Files
gstack/test/question-preference-hook.test.ts
T
Garry Tan 873fcccd74 feat(hooks): PreToolUse enforcement hook for AskUserQuestion preferences
Plan-tune cathedral T6 — the keystone that makes never-ask actually bind.
Today preferences are agent-convention (silently ignored). This hook
enforces them via Claude Code's hook protocol: when a never-ask preference
matches an AUQ that is two-way + has a marker + has a clear recommendation,
the hook returns permissionDecision: "deny" with permissionDecisionReason
naming the auto-decided option.

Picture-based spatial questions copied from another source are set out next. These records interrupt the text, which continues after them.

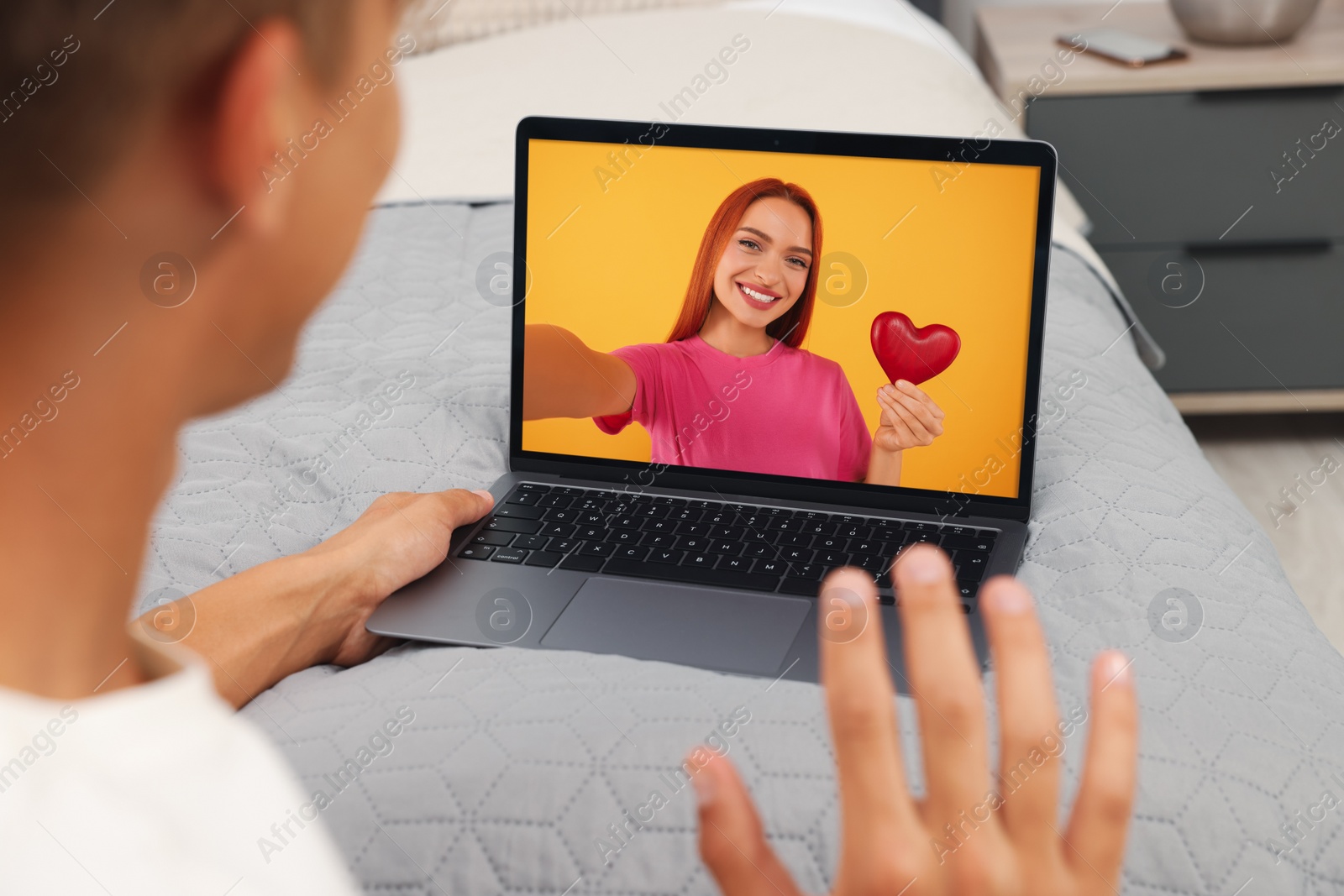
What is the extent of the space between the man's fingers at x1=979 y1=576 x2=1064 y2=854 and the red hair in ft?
1.93

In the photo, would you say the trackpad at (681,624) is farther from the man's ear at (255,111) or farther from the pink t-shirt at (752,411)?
the man's ear at (255,111)

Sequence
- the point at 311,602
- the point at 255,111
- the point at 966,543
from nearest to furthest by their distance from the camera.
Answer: the point at 255,111, the point at 311,602, the point at 966,543

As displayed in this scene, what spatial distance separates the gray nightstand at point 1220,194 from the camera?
1.83m

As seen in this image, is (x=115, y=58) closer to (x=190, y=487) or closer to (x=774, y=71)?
(x=190, y=487)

The agent obeys the rejection feedback and
proceeds with the recommended option without re-firing AUQ.

Decision tree (per question):
  - marker absent → defer (D18: hash IDs are observed-only)
  - one-way door → defer (safety override — never auto-decide one-way)
  - always-ask preference → defer
  - no preference set → defer
  - ambiguous recommendation (two (recommended) labels OR no parseable rec)
    → defer (D2 refuse-on-ambiguous)
  - never-ask / ask-only-for-one-way + two-way + clean rec → deny+reason

Preference precedence per D8: project-local
(~/.gstack/projects/<slug>/question-preferences.json) wins, global
(~/.gstack/global-question-preferences.json) is fallback.

Why deny+reason instead of allow+updatedInput:
AskUserQuestion's updatedInput shape for "pre-resolve this question" isn't
structurally pinned in Claude Code docs (T4 spike open question). deny with
a reason that names the auto-decided option is the conservative + reliable
v1 — the model receives the rejection, reads the recommended option from
the reason, proceeds without re-prompting. Swap to allow+updatedInput once
the AUQ input shape is verified against real Claude Code.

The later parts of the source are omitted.